■ MATERIAL FOR THE TASK ■
+++++

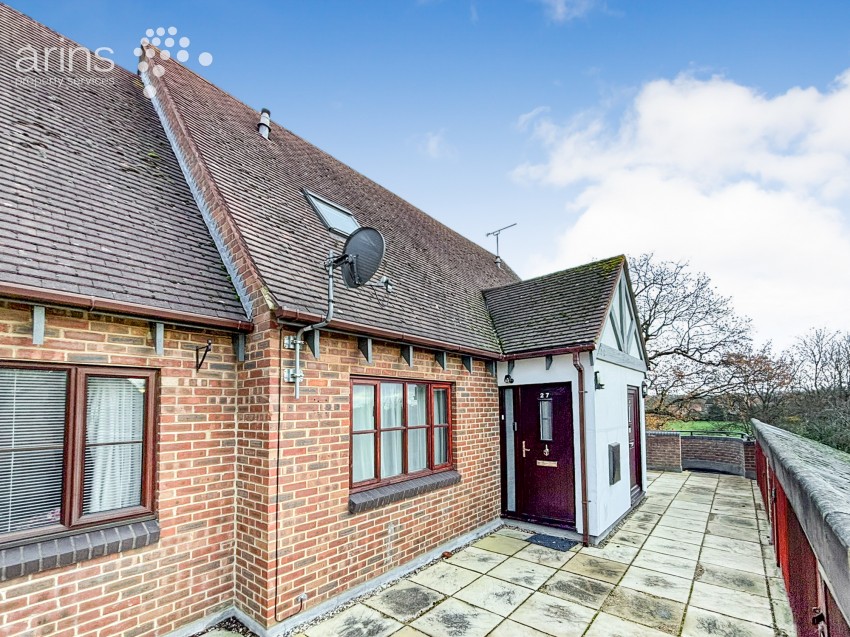 Images for Lower Earley, Reading, Berkshire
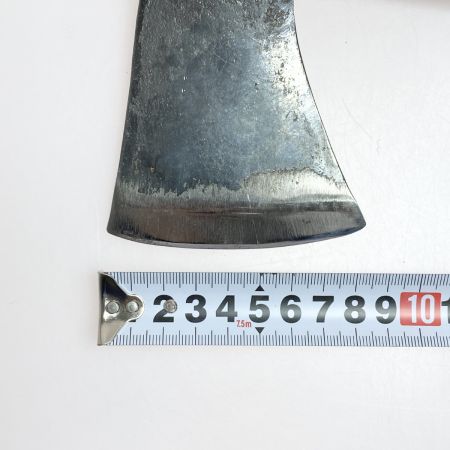  GRANSFORS BRUKS 斧 程度C 柄長640mm/刃長85mm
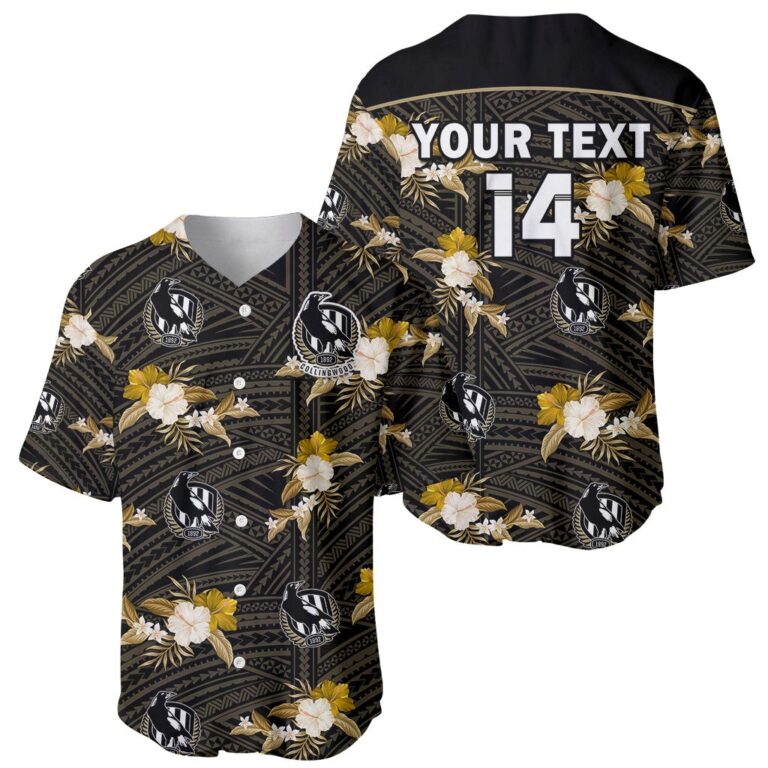Australian Football League store - Loyal fans of Collingwood Magpies's Unisex Baseball Jerseys,Kid Baseball Jerseys,Youth Baseball Jerseys:vintage Australian Football League suit,uniform,apparel,shirts,merch,hoodie,jackets,shorts,sweatshirt,outfits,clothes
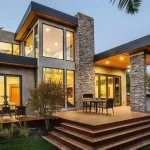 ÇELİK YAPILAR 5 yms prefabrik celik yapilar 34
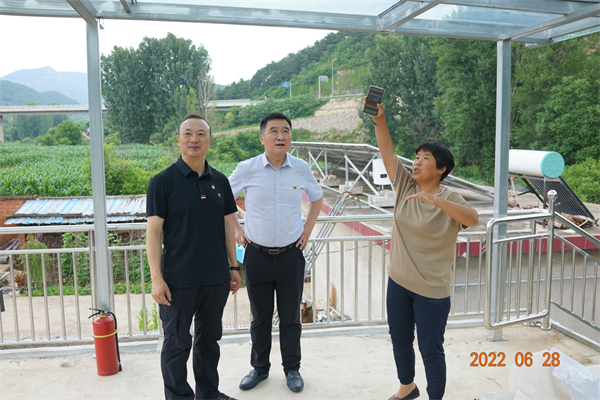 龙8头号玩家(国际集团)官方网站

+++++

■ WHAT IS NEEDED ■
Repeat the records above exactly, leaving out the pictures.

■ THE ANSWER ■
 Images for Lower Earley, Reading, Berkshire
  GRANSFORS BRUKS 斧 程度C 柄長640mm/刃長85mm
Australian Football League store - Loyal fans of Collingwood Magpies's Unisex Baseball Jerseys,Kid Baseball Jerseys,Youth Baseball Jerseys:vintage Australian Football League suit,uniform,apparel,shirts,merch,hoodie,jackets,shorts,sweatshirt,outfits,clothes
 ÇELİK YAPILAR 5 yms prefabrik celik yapilar 34
 龙8头号玩家(国际集团)官方网站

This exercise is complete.